[READING PASSAGE]
==========

Review

Happening Review: An Urgent, Unflinching Abortion Drama

19 Apr 2022 | 4 MINS READ
Happening Review: An Urgent, Unflinching Abortion Drama
Yasmin Omar

Yasmin Omar reviews Audrey Diwan’s spare, hard-hitting abortion drama Happening.

‘Je suis enceinte. C’est l’horreur.’ (‘I’m pregnant. It’s awful.’) These are the words Annie Ernaux wrote in her diary on 8 November 1963 when she discovered that she was expecting a child she had no intention of keeping at a time when abortion was still illegal in France. Decades later, Ernaux funnelled her life-endangering experiences of procuring a back-alley abortion into her 2003 memoir Happening, which catalogues her youthful desperation with a blunt matter-of-factness that only intensifies the blood-chilling horror of what she endured. Audrey Diwan, the BAFTA-nominated writer-director behind Happening’s on-screen retelling, completely captures the tone of Ernaux’s book in her adaptation. Quashing any sentimentality, the filmmaker projects a clear-eyed look at abortion, underpinned by a simple, unfussy cinematic style that matches the writer’s stark prose.        

Happening (2021)

Happening (2021)

==========

[WORK REQUEST]
From the review of the film Happening, copy the passage starting at "19 Apr 2022" and ending at "abortion drama Happening.".

==========

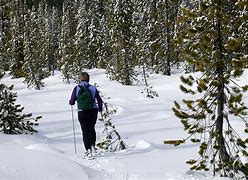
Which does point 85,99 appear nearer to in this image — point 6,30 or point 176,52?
point 176,52

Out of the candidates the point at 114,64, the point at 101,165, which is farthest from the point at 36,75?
the point at 101,165

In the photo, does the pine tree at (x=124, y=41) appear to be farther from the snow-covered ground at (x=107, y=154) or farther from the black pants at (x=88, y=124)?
the black pants at (x=88, y=124)

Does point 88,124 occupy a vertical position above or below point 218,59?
below

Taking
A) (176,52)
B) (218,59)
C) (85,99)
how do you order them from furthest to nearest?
(176,52), (85,99), (218,59)

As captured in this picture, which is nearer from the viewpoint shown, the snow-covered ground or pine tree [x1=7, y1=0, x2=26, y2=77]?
the snow-covered ground

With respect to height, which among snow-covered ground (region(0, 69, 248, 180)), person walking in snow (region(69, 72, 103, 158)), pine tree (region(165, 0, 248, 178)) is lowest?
snow-covered ground (region(0, 69, 248, 180))

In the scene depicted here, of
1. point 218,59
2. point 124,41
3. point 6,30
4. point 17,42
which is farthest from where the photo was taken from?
point 6,30

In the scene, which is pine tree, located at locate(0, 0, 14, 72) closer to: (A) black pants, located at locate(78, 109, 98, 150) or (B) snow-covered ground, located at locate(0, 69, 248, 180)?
(B) snow-covered ground, located at locate(0, 69, 248, 180)

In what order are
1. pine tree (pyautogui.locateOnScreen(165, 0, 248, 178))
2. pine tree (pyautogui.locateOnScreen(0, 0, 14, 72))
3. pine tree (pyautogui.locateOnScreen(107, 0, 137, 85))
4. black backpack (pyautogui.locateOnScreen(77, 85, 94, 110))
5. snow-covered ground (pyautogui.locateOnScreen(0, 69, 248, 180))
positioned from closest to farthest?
1. snow-covered ground (pyautogui.locateOnScreen(0, 69, 248, 180))
2. pine tree (pyautogui.locateOnScreen(165, 0, 248, 178))
3. black backpack (pyautogui.locateOnScreen(77, 85, 94, 110))
4. pine tree (pyautogui.locateOnScreen(107, 0, 137, 85))
5. pine tree (pyautogui.locateOnScreen(0, 0, 14, 72))

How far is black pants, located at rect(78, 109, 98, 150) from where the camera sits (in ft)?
31.2

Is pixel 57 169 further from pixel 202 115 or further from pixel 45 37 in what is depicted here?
pixel 45 37

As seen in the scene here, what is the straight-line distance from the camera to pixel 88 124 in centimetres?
955

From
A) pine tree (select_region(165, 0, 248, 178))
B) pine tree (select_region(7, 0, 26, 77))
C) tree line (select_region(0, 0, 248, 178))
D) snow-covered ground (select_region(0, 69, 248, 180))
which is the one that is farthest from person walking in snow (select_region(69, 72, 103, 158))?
pine tree (select_region(7, 0, 26, 77))

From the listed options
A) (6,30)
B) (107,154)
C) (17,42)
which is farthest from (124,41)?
(6,30)
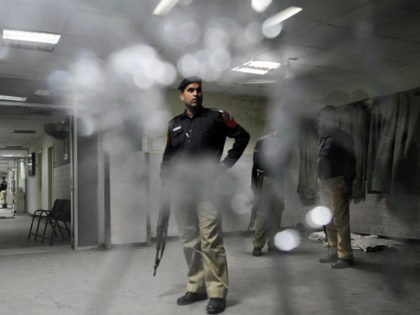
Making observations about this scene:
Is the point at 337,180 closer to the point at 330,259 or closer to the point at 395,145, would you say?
the point at 330,259

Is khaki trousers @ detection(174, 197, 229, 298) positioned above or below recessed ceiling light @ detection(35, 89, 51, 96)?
below

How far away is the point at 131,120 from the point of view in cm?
401

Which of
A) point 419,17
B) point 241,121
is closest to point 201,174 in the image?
point 419,17

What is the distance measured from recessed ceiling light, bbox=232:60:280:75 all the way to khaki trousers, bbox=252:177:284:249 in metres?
1.18

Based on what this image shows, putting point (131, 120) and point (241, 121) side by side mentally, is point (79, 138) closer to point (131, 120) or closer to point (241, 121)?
point (131, 120)

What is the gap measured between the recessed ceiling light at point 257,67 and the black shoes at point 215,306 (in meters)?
2.54

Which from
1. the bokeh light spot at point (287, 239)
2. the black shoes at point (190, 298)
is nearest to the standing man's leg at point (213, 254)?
the black shoes at point (190, 298)

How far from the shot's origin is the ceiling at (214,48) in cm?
264

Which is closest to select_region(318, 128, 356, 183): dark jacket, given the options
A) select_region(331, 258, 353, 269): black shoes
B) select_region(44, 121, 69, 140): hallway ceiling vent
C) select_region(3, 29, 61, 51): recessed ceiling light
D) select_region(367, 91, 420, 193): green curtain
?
select_region(331, 258, 353, 269): black shoes

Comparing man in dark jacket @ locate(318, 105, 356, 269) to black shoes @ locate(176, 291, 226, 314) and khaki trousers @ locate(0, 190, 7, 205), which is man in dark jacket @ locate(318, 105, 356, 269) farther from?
khaki trousers @ locate(0, 190, 7, 205)

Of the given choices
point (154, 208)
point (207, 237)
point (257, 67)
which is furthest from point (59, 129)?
point (207, 237)

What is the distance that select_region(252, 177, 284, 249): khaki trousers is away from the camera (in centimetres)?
315

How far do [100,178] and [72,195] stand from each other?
11.7 inches

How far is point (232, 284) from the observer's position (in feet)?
7.36
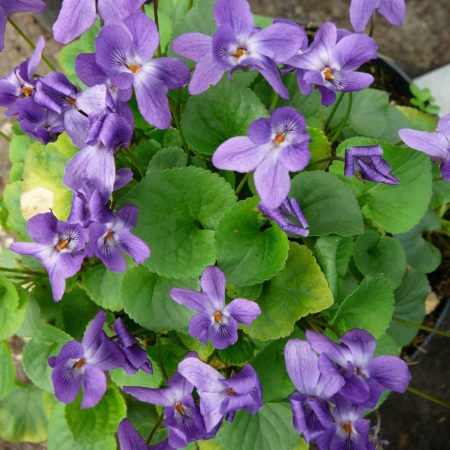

==========

[COMPLETED EXERCISE]
19 Apr 2022 | 4 MINS READ
Happening Review: An Urgent, Unflinching Abortion Drama
Yasmin Omar

Yasmin Omar reviews Audrey Diwan’s spare, hard-hitting abortion drama Happening.